Again, welcome aboard and the magic about ship models is that they take a long time.

 

  • Member since
    April 2012
graf spee need help
Posted by bojoperez on Monday, April 9, 2012 11:14 PM

im a total noob when t comes to ship models and painting. i used to make airplanes wayy wayy wayy back. im making a academy graf spee, encouraged by the revell and tamiya f-18's i did last christmas.  

then the nightmare begins, cut, sanded, primed and filled now im painting the hull.

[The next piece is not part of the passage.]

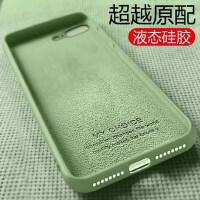 液态硅胶苹果8plus手机壳x七6/6splus/7plus保护套iphone11promax潮牌iphonexr软壳6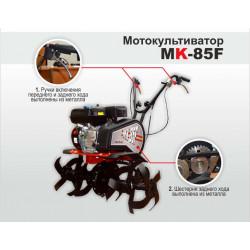 Мотокультиватор Forza MK-85F (6,5 л.с. + ширина вспашки 85 см + реверс) / FZ03.02.34F.000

BRUSH PAINTING.

out of funds cause i bought all the stuff needed, paints, primers, coats. and i cant waittttttttttttt. so i started to paint all the other stuff then came the hull i was hesitating cause its the body of the work but my itchy finger wont let me so i mixed up 3 parts red and 1 part hull red with 2 parts thinner (all tamiya enamel). it looks to brown like mr hobby red brown or a touch redder than tamiya hull red. but thats not the problem my problem is the brush strokes. yeah i know i should have waited for the spray or air brush.

i only have 1 coat  is ther any way to subdue the brush strokes? like painting wiht thinner only or wait for it then do a better job on the 2 nd coat. oh yeah im using a number 6  by the love of god cant find that 1 inch thin brush  only 1 inch thick house painting brush(would eat alot of paint)

also im using 3m masking tape how long can i keep it on there? its been 12 hours now by time of writing. or is it too strong and my primer will peel of? the only thing im right im painting is dip 1/3 of the brush, paint in one direction and dont brush over freshly painted area. thats it

and yes im going to spray the deck lesson learned.